Skip to content
Kuei-chun Chen edited this page Jun 6, 2018 · 34 revisions

Keyhole User's Guide

Keyhole is a MongoDB performance analytic tool and comes with many features. It can be overwhelmed when you first use the tool. This document provides step by step instructions.

Getting Started

Keyhole uses a MongoDB connection string to connect to a cluster. For a standalone server, you typically have a connection string as follows.

mongodb://<usern>:<passwd>@<hostname>:<port>/?authSource=<db>

Once you have a connection string, connect to your cluster with --uri and --info flag.

keyhole --uri mongodb://user:password@localhost:27017?authSource=admin --info

For a sharded cluster, connect to a mongos and the command is similar to connecting to a standalone server. For a replica set, include all replica nodes and replica set name in the connection string. Below is an example of connecting to a replica set.

keyhole --uri mongodb://user:password@localhost:27017,localhost:27018,localhost,27019?replicaSet=replset\&authSource=admin --info

TLS/SSL Support

If inflight encryption is required by your cluster, include --ssl and --sslCAFile in the command. For example,

keyhole --uri mongodb://user:password@localhost:27017?authSource=admin \
    --info --ssl --sslCAFile /etc/ssl/certs/ca.crt

In the following sections, I will cover use cases of how Keyhole is used for performance analytic.

Memory

To determine the amount of physical memory should be installed, MongoDB recommends that for fastest processing, ensure that your indexes fit entirely in RAM so that the system can avoid reading the index from disk. The output of the keyhole command with --info flag has the storage information, and the total index size is the value of StorageSize.totalIndexSize in bytes.

Seed Data

Seeding data is a very useful feature when you need need to populate data for demo or testing your applications. By default, keyhole generates document from a predefined format for demo purpose. But, keyhole can also generate data by mimicking a sample JSON document.

Document Template

Keyhole can reads in a sample JSON document and populate data using randomized values. This is especially useful for developers or QA to populate data before performing any tests. For example, your have a document with following structure in file template.json.

{
	"_id": {"$oid": "a1b2c3d4e5f6f7e8d9c0b6a8"},
	"email": "simagix@gmail.com",
	"hostIP": "192.168.1.1",
	"shortString": "Atlanta",
	"longString": "This is another string value. You can use any field names",
	"number": 123,
	"hex": "a1023b435c893d123e567f3487",
	"objectId": {"$oid": "a1b2c3d4e5f6f7e8d9c0b6a8"},
	"lastUpdated": {"$date": "2018-01-01T01:23:45Z"},
	"array1": [123, 456, 789],
	"array2": [ "little", "cute", "girl" ],
	"array3": [
		{"city1": "New York", "city2": "Atlanta", "city3": "Miami"},
		{"city1": "Chicago", "city2": "Dallas", "city3": "Houston"} ],
	"subdocs": {
		"attribute1": {"email": "ken.chen@mongodb.com"}
	}
}

To view an example of document, execute the command below.

keyhole --schema --file template.json

A example of result is shown as following.

{
  "_id": {
    "$oid": "de763b679dc88d11243b0bc2"
  },
  "array1": [
    8511,
    8162,
    5089
  ],
  "array2": [
    "Olivia",
    "Michael",
    "Olivia"
  ],
  "array3": [
    {
      "city1": "Ava",
      "city2": "Linda",
      "city3": "Ava"

* DATA BELOW:
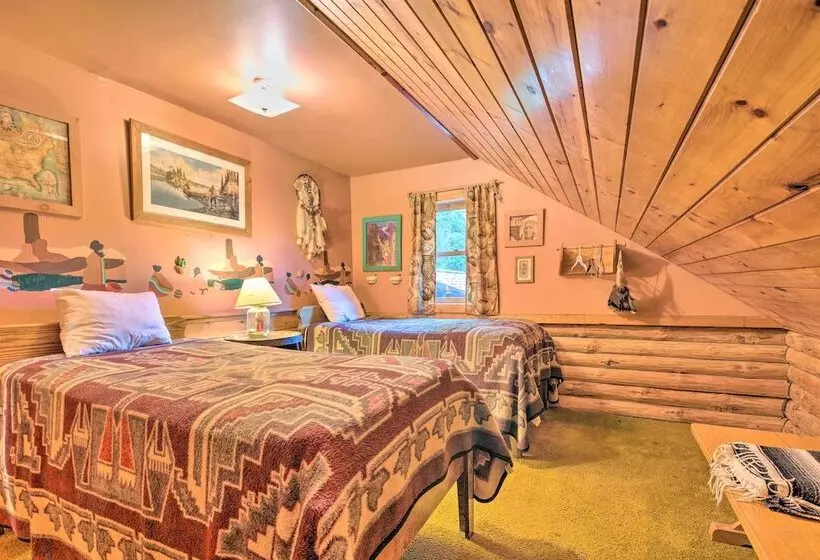 Handcrafted Log Cabin In Candor: Group Getaway!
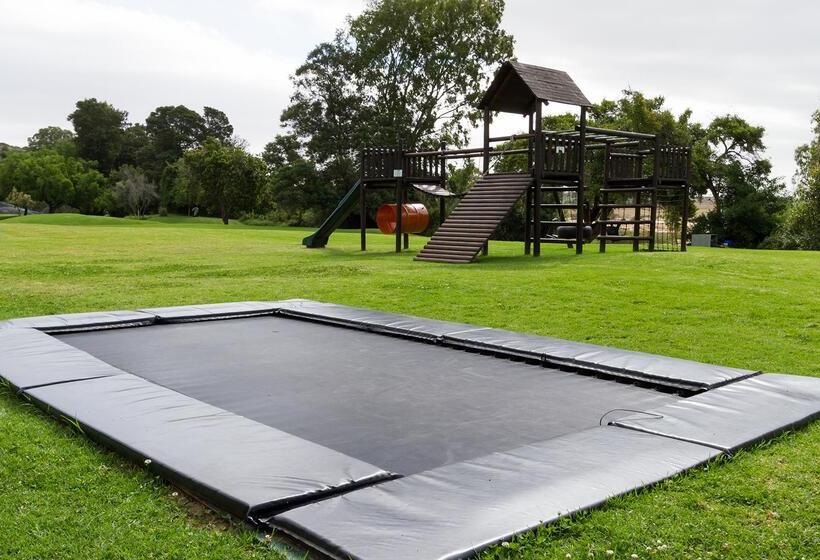 Stonehill River Lodge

* TASK ITEM:
Answer these questions using the Keyhole user's guide.
(a) Which two flags must be added to the command when a cluster requires in-flight encryption?
(b) Which value in the output of the --info flag gives the total index size, and in what unit?
(c) What command displays an example document generated from the file template.json?

* WRITTEN SOLUTION:
(a) --ssl and --sslCAFile
(b) StorageSize.totalIndexSize, in bytes
(c) keyhole --schema --file template.json